Media Releases

Charles Blackman

Survey and Retrospective Exhibition – Paintings, Drawings & Sculpture

24/11/2018 - 30/11/2018

The Charles Blackman survey exhibition at the Anthea Polson Art celebrates the ninetieth year of one of Australia’s greatest cultural icons. Charles passed away shortly after his birthday in August this year.  A vital force in every sense, he kept working right up until his final days, bringing forth quite illuminated and spiritual images. 

As a child, when he was once ill with tonsillitis, Charles’ mother gave him some coloured crayons and that was it.  A life changer.  He immediately understood the force of the image, enabling him to become who he was. ‘You can’t stop people from being who they are’ was one of his favourite sayings.  Charles had found the tool for it, because he instinctively had an extraordinary insight into the complex language of the emotions.  Indeed, a seemingly endless well of images surged up from then on through his pens and brushes throughout his entire life.  It is the underlying denominator in all his artworks, whether it be a massive canvas layered in sheer colours or the simplicity of an ink line drawing. ‘You can’t hide behind a line‘, was another of his favourite one-liners.

Charles had a life time connection with Queensland, starting from his early romance with his first wife Barbara Patterson.  He set up a studio below her family home in Indooroopilly, where he painted figures in urban landscapes, portraits and some of the Alice in Wonderland paintings.  He worked up on Tambourine Mountain whilst visiting Judith Wright and Jack McKinnery.  His love of this area led to many sojourns on the Gold Coast, Noosa, Stradbroke and Bribie Island, where he would come to work intensively to meet exhibition deadlines.  The painting Charles in White is from this earliest period, whilst Harbour Scene is from his time living in Melbourne oscillating between the Boyd and Heidi scenes, when he would go to paint in Williamstown with John Perceval.
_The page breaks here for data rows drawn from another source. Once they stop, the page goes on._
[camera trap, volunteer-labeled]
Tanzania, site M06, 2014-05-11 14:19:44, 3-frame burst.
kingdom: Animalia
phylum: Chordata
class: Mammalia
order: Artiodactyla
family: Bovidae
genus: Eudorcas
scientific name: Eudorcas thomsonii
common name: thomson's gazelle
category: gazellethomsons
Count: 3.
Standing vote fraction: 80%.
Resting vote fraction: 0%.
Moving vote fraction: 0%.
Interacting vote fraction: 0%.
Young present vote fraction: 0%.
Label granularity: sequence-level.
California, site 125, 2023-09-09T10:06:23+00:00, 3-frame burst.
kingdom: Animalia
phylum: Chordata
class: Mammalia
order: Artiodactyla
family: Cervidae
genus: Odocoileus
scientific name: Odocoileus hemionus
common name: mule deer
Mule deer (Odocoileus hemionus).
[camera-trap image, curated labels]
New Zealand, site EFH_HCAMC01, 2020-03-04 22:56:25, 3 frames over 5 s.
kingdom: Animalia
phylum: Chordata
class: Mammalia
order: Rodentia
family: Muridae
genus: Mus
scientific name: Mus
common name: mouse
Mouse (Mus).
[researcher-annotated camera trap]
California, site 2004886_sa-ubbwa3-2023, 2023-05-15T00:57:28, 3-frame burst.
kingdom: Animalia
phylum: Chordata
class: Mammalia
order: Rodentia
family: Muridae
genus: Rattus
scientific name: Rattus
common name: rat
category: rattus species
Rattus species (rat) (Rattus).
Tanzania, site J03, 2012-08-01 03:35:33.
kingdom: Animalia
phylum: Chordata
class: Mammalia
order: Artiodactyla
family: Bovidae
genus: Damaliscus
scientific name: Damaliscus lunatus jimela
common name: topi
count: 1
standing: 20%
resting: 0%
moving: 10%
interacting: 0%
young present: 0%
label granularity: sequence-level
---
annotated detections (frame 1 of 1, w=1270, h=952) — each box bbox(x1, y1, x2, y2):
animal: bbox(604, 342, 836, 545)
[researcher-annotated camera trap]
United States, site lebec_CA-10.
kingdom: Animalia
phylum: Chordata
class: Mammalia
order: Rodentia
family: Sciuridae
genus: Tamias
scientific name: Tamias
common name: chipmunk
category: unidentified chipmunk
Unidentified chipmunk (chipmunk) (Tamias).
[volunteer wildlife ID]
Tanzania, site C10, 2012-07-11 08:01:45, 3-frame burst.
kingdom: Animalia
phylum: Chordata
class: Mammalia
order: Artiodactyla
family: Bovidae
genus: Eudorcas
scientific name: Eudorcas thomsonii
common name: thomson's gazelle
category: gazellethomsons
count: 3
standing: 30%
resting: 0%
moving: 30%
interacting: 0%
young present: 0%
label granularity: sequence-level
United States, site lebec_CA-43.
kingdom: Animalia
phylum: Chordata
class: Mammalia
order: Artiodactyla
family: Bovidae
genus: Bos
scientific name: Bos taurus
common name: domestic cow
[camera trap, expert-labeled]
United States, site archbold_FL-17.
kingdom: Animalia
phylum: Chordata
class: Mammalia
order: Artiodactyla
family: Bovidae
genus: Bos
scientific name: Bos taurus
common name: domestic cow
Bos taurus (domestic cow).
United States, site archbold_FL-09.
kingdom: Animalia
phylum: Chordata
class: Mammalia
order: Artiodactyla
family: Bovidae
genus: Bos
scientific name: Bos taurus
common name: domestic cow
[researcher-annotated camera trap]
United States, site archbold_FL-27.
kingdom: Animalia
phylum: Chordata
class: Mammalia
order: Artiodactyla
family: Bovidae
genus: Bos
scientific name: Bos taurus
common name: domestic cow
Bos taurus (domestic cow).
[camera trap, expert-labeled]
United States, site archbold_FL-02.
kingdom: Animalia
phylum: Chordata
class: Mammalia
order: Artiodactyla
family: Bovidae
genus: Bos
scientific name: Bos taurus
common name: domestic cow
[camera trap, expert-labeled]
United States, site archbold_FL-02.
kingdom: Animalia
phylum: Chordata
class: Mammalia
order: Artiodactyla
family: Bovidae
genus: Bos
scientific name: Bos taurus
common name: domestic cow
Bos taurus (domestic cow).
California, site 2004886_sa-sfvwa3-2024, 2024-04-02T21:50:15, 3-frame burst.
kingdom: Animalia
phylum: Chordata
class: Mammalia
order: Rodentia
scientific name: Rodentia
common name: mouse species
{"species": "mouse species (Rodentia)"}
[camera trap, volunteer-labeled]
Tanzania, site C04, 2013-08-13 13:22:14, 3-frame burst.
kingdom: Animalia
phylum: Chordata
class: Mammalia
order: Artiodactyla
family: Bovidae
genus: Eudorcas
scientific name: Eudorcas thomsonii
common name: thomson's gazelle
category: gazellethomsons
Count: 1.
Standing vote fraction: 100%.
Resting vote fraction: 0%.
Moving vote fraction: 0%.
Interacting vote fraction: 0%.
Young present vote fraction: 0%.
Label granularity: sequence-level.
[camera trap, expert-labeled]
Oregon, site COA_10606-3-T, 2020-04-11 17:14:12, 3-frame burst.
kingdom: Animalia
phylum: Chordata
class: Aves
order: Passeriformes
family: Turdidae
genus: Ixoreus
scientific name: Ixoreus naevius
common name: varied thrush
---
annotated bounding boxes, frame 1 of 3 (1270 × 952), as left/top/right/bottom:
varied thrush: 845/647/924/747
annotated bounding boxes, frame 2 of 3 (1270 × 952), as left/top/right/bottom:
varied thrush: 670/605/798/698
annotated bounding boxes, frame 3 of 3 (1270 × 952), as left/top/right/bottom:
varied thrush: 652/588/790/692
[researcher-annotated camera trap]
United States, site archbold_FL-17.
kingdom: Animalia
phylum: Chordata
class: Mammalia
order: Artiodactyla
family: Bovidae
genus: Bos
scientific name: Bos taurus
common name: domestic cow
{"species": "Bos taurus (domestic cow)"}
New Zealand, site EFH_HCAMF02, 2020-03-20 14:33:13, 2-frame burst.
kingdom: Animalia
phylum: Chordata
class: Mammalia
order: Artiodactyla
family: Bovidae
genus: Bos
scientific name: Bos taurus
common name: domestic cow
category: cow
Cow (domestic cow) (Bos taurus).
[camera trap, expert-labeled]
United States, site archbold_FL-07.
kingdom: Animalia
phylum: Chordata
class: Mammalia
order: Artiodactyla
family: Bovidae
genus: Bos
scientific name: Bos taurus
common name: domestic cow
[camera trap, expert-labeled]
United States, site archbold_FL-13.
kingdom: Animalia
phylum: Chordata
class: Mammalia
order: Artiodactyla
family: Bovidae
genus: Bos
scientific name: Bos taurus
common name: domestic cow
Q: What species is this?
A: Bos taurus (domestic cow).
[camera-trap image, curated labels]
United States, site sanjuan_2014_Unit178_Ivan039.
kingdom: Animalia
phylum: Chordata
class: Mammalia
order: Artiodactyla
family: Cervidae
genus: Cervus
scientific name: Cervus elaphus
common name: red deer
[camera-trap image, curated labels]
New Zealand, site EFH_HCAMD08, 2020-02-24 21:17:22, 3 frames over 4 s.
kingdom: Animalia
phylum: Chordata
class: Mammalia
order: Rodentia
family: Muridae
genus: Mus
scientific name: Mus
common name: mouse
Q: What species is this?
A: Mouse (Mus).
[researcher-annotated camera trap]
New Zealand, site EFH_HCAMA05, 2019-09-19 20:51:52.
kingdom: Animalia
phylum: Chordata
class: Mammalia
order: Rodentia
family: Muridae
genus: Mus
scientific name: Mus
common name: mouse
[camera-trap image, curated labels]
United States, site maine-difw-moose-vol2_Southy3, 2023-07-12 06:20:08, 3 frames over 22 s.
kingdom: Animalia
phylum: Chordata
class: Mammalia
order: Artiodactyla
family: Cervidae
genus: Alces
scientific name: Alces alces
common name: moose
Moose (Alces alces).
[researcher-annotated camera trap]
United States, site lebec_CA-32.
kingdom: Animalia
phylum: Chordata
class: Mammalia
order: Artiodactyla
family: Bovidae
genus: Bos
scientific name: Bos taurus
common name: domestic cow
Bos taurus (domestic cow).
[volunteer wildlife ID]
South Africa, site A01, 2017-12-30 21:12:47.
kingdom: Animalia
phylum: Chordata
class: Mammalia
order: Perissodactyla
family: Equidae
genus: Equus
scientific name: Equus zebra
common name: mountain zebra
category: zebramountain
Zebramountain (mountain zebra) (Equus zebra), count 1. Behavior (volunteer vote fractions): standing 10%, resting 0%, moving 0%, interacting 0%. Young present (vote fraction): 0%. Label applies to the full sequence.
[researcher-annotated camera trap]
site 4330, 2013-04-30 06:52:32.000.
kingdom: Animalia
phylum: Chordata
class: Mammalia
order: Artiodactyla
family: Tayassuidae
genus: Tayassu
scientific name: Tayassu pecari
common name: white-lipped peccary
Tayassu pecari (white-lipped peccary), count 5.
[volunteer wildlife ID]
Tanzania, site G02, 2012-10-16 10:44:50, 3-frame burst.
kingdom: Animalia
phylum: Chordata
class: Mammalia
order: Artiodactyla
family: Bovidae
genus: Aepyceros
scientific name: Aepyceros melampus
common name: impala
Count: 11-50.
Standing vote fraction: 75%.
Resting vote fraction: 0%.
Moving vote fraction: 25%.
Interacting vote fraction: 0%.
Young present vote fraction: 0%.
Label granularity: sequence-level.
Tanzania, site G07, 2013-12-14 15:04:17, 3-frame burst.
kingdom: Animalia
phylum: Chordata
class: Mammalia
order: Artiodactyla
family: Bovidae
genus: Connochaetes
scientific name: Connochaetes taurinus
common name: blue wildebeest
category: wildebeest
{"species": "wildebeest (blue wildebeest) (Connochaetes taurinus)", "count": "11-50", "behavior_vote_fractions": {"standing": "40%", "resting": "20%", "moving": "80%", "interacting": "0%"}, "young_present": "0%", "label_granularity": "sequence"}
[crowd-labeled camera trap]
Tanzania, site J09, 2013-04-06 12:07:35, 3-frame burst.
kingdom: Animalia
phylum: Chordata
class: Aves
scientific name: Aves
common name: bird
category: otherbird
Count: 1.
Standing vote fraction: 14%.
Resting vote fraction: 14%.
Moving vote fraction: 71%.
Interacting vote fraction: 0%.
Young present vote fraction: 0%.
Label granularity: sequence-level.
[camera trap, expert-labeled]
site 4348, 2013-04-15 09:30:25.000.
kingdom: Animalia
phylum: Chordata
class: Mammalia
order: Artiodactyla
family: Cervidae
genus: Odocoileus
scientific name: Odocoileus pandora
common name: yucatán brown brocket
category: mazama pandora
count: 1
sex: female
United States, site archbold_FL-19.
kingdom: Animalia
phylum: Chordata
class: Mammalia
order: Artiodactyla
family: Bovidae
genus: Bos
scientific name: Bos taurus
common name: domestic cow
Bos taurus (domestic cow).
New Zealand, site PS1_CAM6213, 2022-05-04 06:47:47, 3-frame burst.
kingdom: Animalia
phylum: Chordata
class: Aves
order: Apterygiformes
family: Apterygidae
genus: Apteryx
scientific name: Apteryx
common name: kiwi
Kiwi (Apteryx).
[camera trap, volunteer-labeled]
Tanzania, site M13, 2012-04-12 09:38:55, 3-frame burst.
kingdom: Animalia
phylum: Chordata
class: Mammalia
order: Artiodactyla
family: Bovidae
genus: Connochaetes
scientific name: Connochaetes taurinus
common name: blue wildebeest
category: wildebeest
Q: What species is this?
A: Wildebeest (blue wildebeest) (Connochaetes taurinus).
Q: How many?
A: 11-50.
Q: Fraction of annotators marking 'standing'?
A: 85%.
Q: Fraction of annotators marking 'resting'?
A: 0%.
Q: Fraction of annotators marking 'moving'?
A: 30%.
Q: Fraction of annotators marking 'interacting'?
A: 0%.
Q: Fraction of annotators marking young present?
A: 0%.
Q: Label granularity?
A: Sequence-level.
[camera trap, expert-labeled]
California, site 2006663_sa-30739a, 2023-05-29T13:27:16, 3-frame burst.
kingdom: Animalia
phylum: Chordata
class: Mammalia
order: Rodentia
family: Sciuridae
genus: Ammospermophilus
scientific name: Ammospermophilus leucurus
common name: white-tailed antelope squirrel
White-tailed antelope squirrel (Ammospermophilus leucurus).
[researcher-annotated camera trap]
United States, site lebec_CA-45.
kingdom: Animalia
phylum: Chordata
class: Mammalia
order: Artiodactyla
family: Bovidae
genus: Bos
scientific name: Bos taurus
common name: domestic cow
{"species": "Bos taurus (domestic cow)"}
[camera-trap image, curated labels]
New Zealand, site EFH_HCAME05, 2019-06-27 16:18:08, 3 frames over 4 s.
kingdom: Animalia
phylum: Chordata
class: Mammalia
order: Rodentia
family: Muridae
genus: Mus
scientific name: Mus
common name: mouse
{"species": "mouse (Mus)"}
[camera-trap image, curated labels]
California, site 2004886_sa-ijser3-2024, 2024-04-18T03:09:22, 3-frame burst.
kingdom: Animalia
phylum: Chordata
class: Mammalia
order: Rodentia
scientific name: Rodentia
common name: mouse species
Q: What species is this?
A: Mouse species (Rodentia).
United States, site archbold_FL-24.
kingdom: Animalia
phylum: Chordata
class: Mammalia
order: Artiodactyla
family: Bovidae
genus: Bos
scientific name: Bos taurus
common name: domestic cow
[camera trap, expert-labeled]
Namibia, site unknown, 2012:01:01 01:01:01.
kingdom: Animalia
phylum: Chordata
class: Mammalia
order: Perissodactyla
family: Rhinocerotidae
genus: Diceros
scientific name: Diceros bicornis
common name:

The exhibition embraces the different decades of Charles’ oeuvre giving us the opportunity to take his hand and step through his life work.  His closeness to the introspective poets in the London years in the sixties we can contemplate in Through a Glass Darkly, to the joyfulness of childhood in Children Playing, intimate domestic scenes from the seventies in the ink drawings or White Carnations through to the large pastels that were done at his tropical studio at Buderim, where he lived with his second wife Genevieve de Couvreur La Cheval au Ciel and Girl with Fan

The last major pieces he was working on just before he passed away were the editions of powder coloured cut out sculptures.  Originally designed in the 1960’s, these were cut in bronze and enlivened by the rich palette of Blackman colours. Some have been increased to a larger than life scale and are available for commissions.  He also collaborated on creating the Cat prints, which originate from the illustrated verse for the Mark Twain book A cat-tale.  Some of his earliest etchings have been editioned especially for this celebration Painter of the White Cats Garden,Alice’s Chair and By the Light of the Moon have never previously been printed.

Creative dexterity shines through this varied selection of Charles’ works and give us an insight into his working mind, how it ran fluidly and lucidly between the complex and the compelling, through a simple gesture or moment, all could be expressed.  He was a true master of the image.

Charles’ daughters Christabel and Bertie Blackman are now the managers of the Charles Blackman Foundation. They have been collaborating with Anthea Polson Art over the last six months to curate this exhibition, bringing together their unique vision of his work to present as an acknowledgement and celebration of his ninety years.  It is a wonderful time to join forces to honour and revere an extraordinary artist.